Selected excerpt:
★ ★ ★ ★ ★ ★ ★
Paracrine WNT5A Signaling Inhibits Expansion of Tumor-Initiating Cells

It is not well understood how paracrine communication between basal and luminal cell populations in the mammary gland affects tumorigenesis. During ErbB2-induced mammary tumorigenesis, enriched mammary stem cells that represent a subpopulation of basal cells exhibit enhanced tumorigenic capacity compared with the corresponding luminal progenitors. Transcript profiling of tumors derived from basal and luminal tumorinitiating cells (TIC) revealed preferential loss of the noncanonical Wnt ligand WNT5A in basal TIC-derived tumors. Heterozygous loss of WNT5A was correlated with shorter survival of breast cancer patients. In a mouse model of ErbB2-induced breast cancer, Wnt5a heterozygosity promoted tumor multiplicity and pulmonary metastasis. As a TGF beta substrate, luminal cell-produced WNT5A induced a feed-forward loop to activate SMAD2 in a RYK and TGF beta R1-dependent manner to limit the expansion of basal TIC in a paracrine fashion, a potential explanation for the suppressive effect of WNT5A in mammary tumorigenesis. Our results identify the WNT5A/RYK module as a spatial regulator of the TGF beta-SMAD signaling pathway in the context of mammary gland development and carcinogenesis, offering a new perspective on tumor suppression provided by basal-luminal cross-talk in normal mammary tissue. (C) 2015 AACR.
★ ★ ★ ★ ★ ★ ★
Extracted data:

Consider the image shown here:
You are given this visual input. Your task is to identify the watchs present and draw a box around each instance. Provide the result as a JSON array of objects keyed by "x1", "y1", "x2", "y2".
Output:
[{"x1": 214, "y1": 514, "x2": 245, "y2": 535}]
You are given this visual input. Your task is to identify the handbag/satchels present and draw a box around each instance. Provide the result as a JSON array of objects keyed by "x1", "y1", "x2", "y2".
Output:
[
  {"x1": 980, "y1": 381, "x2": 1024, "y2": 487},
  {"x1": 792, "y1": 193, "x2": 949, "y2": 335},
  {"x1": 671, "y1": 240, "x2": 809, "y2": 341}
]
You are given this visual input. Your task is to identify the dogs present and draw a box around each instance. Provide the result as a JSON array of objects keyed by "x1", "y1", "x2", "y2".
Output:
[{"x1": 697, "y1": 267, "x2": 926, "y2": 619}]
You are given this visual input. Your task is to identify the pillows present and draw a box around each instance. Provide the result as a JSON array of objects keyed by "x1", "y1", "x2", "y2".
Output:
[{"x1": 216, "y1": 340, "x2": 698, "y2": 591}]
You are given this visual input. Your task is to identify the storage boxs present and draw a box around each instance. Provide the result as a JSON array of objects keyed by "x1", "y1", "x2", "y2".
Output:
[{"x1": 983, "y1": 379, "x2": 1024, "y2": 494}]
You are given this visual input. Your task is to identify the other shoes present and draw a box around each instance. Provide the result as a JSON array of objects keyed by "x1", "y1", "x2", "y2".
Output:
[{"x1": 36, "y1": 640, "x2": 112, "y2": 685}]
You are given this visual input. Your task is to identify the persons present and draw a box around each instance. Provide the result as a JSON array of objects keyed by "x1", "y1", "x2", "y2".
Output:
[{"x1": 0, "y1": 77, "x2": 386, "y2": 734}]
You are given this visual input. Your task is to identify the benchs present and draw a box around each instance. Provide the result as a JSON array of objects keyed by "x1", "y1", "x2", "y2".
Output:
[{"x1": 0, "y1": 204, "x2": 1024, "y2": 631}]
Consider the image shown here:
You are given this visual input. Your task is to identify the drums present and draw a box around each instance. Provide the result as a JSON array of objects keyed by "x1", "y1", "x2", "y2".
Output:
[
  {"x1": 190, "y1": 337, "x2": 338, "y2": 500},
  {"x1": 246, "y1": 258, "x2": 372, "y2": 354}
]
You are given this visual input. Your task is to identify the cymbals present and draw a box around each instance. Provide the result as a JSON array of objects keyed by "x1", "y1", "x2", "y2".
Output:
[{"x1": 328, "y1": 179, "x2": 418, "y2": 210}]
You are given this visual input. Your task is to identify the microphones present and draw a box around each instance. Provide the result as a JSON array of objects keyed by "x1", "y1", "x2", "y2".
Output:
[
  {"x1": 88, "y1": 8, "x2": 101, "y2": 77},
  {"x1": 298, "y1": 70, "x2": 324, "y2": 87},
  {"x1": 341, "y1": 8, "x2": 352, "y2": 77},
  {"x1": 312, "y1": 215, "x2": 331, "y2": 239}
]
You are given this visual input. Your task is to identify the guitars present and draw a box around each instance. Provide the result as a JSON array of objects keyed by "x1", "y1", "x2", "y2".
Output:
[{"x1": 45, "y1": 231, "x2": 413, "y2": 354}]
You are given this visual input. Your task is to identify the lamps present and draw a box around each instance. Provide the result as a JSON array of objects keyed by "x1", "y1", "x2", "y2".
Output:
★ ★ ★ ★ ★ ★ ★
What to do: List every gene or protein that the WNT5A abstract names, giving each one once.

Response to this exercise: ErbB2, WNT5A, TGF beta, SMAD2, RYK, TGF beta R1